MAT 6932/4930 — Further Topics in Differential Geometry, I
Fall 2015
Last updated Mon Nov 30 22:31 EST 2015
Even when homework is well-written, reading and grading it is very time-consuming and physically difficult for your instructor. Please do not make this process more burdensome than it intrinsically needs to be. So:
- The homework you hand in must be neat, and must either be typed (in which cased TeX or LaTeX is preferred) or written in pen (not pencil!), on white paper. Please do not turn homework that is messy or that has anything that’s been erased and written over (or written over without erasing), making it harder to read. If you are writing on both sides of a sheet of paper, do not use paper/ink combinations for which the ink bleeds through from one side of the paper to the other. Anything that is difficult for me to read will be returned to you ungraded.
- Leave enough space for me to write comments. This includes leaving AMPLE MARGINS (at least 1.25″) at the top and bottom and left- and right-hand sides of the page, as well as space between problems.
- Staple the sheets together in the upper left-hand corner. Any other means of attachment makes more work for me. The staple should be close enough to the corner that when I turn pages, nothing that you’ve written is obscured. (If you have trouble stapling this way, you haven’t left wide enough margins at the left side and/or top of the page, and should rewrite your homework.) Also, don’t use paper that’s been ripped out of a spiral-bound notebook; it will make a mess on my floor.
- Write in complete, unambiguous, grammatically correct, and correctly punctuated sentences, just as you would find in (most) math journals and textbooks.

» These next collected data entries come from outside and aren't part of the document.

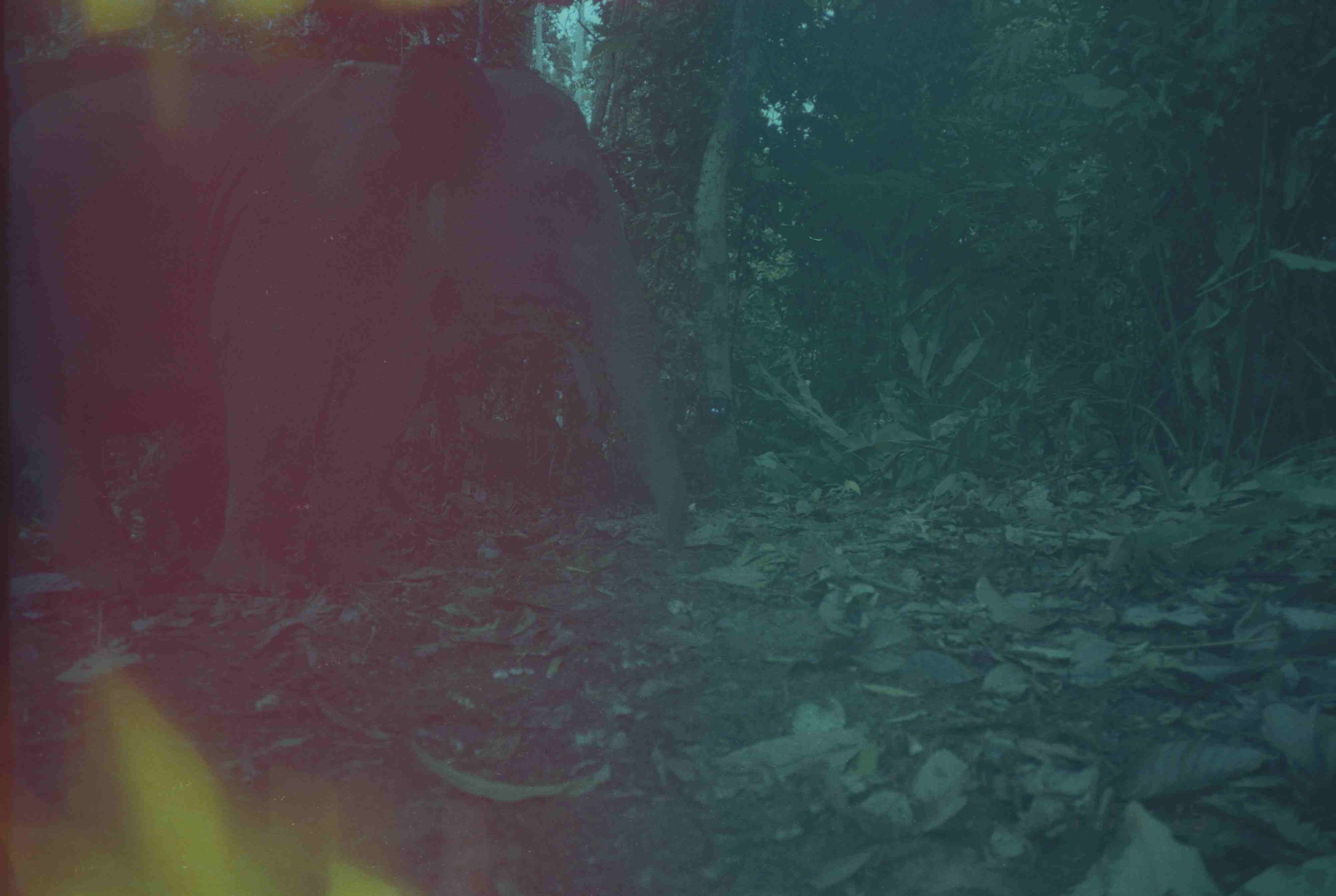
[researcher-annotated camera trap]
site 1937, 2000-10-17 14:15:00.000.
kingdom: Animalia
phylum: Chordata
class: Mammalia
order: Proboscidea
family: Elephantidae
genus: Elephas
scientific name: Elephas maximus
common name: asian elephant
Elephas maximus (asian elephant), count 1.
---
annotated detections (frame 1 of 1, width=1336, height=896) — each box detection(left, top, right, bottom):
elephas maximus: detection(1, 41, 689, 603)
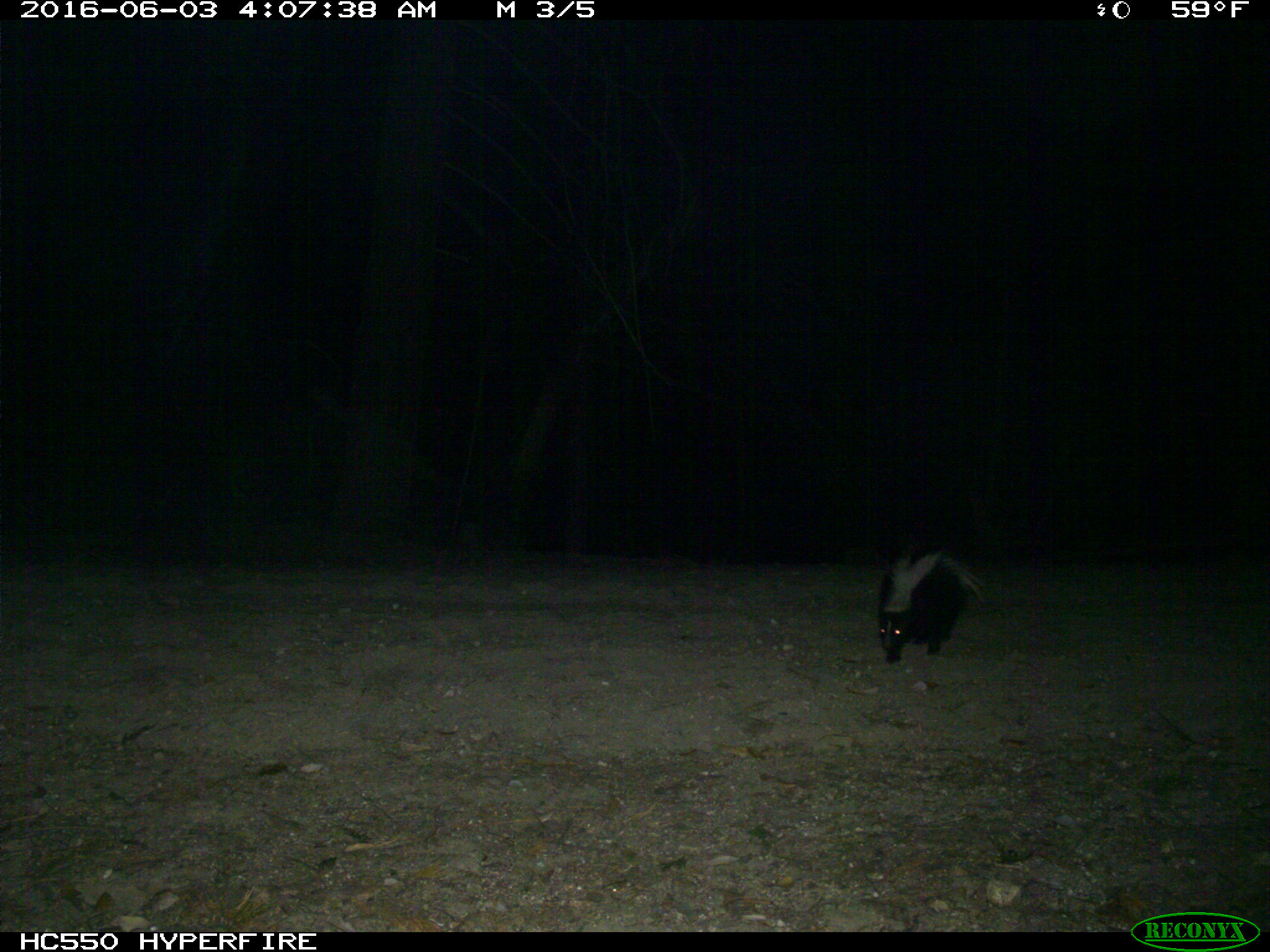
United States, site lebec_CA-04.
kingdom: Animalia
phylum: Chordata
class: Mammalia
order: Carnivora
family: Mephitidae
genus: Mephitis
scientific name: Mephitis mephitis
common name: striped skunk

- Warn me about partial proofs. If a problem is of the form “Prove this” and you’ve been unable to produce a complete proof, but want to show me how far you got, tell me at the very start of the problem that your proof is not complete (before you start writing any part of your attempted proof). Do not just start writing a proof, and at some point say “This is as far as I got.” Otherwise, when I start reading I will assume that you think you’ve written a complete and correct proof, and spend too long thinking about, and writing comments on, false statements and approaches or steps that were doomed to go nowhere.
Also, I think the following points should be self-evident, and I apologize to anyone who agrees that they’re self-evident and is offended by my saying them. But past experience has taught me that I need to say them explicitly, even in 6000-level classes:
- I assign homework problems because I want you to figure them out, not to send you on a treasure-hunt through the literature. If I limit myself to assigning problems that I think are unlikely to have solutions somewhere in some book, you will not be getting the best education I can give you. When I know that something is a worthwhile problem for you to work on, and even struggle with, I don’t want to have to worry about whether a solution exists in some textbook.
That does not mean you are forbidden ever to look at textbooks. But solutions to homework problems should be your own. If you find yourself looking at a textbook while you are writing up a solution, that solution is not your own.
- You should first try all the problems yourself (alone). After attempting the problems, you may brainstorm with other students in the class for general ideas, but you may not completely work out problems together. You are also not permitted to split the workload with other students, with each student in a group writing up some solutions that all group-members hand in, or that all group-members work from in writing up what they’re going to hand in.
Academic honesty. On all work submitted for credit by students at the University of Florida, the following pledge is implied:
- “On my honor, I have neither given nor received unauthorized aid in doing this assignment.”
You should first try all the problems yourself (alone). After attempting the problems, you may brainstorm with other students in the class for general ideas, but you may not completely work out problems together.
For purposes of preparing your hand-in homework, no aid that involves anything but your own brain, your textbook, your notes, and any handouts from me, is authorized. The “no aid” restriction doesn’t apply until I have announced the hand-in date for a given problem. Up until that announcement, you’re allowed to work with each other, look at other textbooks, ask me for help, etc.
- Assignment 1. Hand in only problems 1 and 2. Due date: Friday 9/11/15.
- Assignment 2. Hand in only problems 1, 2a, 3. Due date: Friday 10/2/15.
- Assignment 3. Hand in only problems 1 and 2. Due date: Wednesday 10/28/15.
- Assignment 4. Hand in only problems 1a, 3 (all parts), 7a. Due date: Wednesday 12/9/15. In writing up each problem or problem-part, you may assume the results of all earlier problems or problem-parts on this assignment.